WHAT THIS TASK INVOLVES: Scan the records beneath this line for the line holding "result = malaria parasites detected" and the line holding "No schizont or gametocyte forms observed.", then transcribe exactly those two and all lines between.

Records drawn from a dataset:

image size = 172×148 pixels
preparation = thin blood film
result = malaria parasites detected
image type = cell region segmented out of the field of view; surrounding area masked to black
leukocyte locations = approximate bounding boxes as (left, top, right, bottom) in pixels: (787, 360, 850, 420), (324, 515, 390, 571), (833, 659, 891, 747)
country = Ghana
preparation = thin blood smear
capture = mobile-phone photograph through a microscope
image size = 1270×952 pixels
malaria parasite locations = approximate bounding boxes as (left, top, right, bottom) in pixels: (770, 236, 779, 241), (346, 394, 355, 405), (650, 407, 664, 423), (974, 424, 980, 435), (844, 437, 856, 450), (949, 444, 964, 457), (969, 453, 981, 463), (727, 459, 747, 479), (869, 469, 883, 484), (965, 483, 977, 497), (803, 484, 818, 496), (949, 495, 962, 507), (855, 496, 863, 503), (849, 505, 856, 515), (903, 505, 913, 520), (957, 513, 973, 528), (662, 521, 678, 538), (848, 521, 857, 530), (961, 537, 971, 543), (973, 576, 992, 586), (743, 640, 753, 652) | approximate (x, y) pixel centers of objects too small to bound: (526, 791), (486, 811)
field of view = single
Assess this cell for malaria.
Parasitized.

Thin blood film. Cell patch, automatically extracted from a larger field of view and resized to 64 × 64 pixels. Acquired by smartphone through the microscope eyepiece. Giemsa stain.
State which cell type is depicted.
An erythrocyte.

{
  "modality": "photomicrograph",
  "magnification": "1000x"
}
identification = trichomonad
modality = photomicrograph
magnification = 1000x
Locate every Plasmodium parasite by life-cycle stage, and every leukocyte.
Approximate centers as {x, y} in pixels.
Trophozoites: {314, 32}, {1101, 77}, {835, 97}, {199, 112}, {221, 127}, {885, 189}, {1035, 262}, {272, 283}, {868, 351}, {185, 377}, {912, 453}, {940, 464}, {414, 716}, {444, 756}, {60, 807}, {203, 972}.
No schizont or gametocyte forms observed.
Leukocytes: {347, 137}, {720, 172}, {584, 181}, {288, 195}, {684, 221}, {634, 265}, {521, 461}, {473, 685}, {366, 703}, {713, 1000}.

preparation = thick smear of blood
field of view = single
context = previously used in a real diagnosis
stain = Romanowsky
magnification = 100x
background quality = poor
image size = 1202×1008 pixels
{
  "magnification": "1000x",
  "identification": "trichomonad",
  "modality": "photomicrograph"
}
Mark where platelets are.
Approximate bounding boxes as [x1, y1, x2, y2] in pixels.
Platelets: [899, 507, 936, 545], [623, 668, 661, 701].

WRITTEN RESPONSE:
result = malaria parasites detected
image type = cell region segmented out of the field of view; surrounding area masked to black
leukocyte locations = approximate bounding boxes as (left, top, right, bottom) in pixels: (787, 360, 850, 420), (324, 515, 390, 571), (833, 659, 891, 747)
country = Ghana
preparation = thin blood smear
capture = mobile-phone photograph through a microscope
image size = 1270×952 pixels
malaria parasite locations = approximate bounding boxes as (left, top, right, bottom) in pixels: (770, 236, 779, 241), (346, 394, 355, 405), (650, 407, 664, 423), (974, 424, 980, 435), (844, 437, 856, 450), (949, 444, 964, 457), (969, 453, 981, 463), (727, 459, 747, 479), (869, 469, 883, 484), (965, 483, 977, 497), (803, 484, 818, 496), (949, 495, 962, 507), (855, 496, 863, 503), (849, 505, 856, 515), (903, 505, 913, 520), (957, 513, 973, 528), (662, 521, 678, 538), (848, 521, 857, 530), (961, 537, 971, 543), (973, 576, 992, 586), (743, 640, 753, 652) | approximate (x, y) pixel centers of objects too small to bound: (526, 791), (486, 811)
field of view = single
Assess this cell for malaria.
Parasitized.

Thin blood film. Cell patch, automatically extracted from a larger field of view and resized to 64 × 64 pixels. Acquired by smartphone through the microscope eyepiece. Giemsa stain.
State which cell type is depicted.
An erythrocyte.

{
  "modality": "photomicrograph",
  "magnification": "1000x"
}
identification = trichomonad
modality = photomicrograph
magnification = 1000x
Locate every Plasmodium parasite by life-cycle stage, and every leukocyte.
Approximate centers as {x, y} in pixels.
Trophozoites: {314, 32}, {1101, 77}, {835, 97}, {199, 112}, {221, 127}, {885, 189}, {1035, 262}, {272, 283}, {868, 351}, {185, 377}, {912, 453}, {940, 464}, {414, 716}, {444, 756}, {60, 807}, {203, 972}.
No schizont or gametocyte forms observed.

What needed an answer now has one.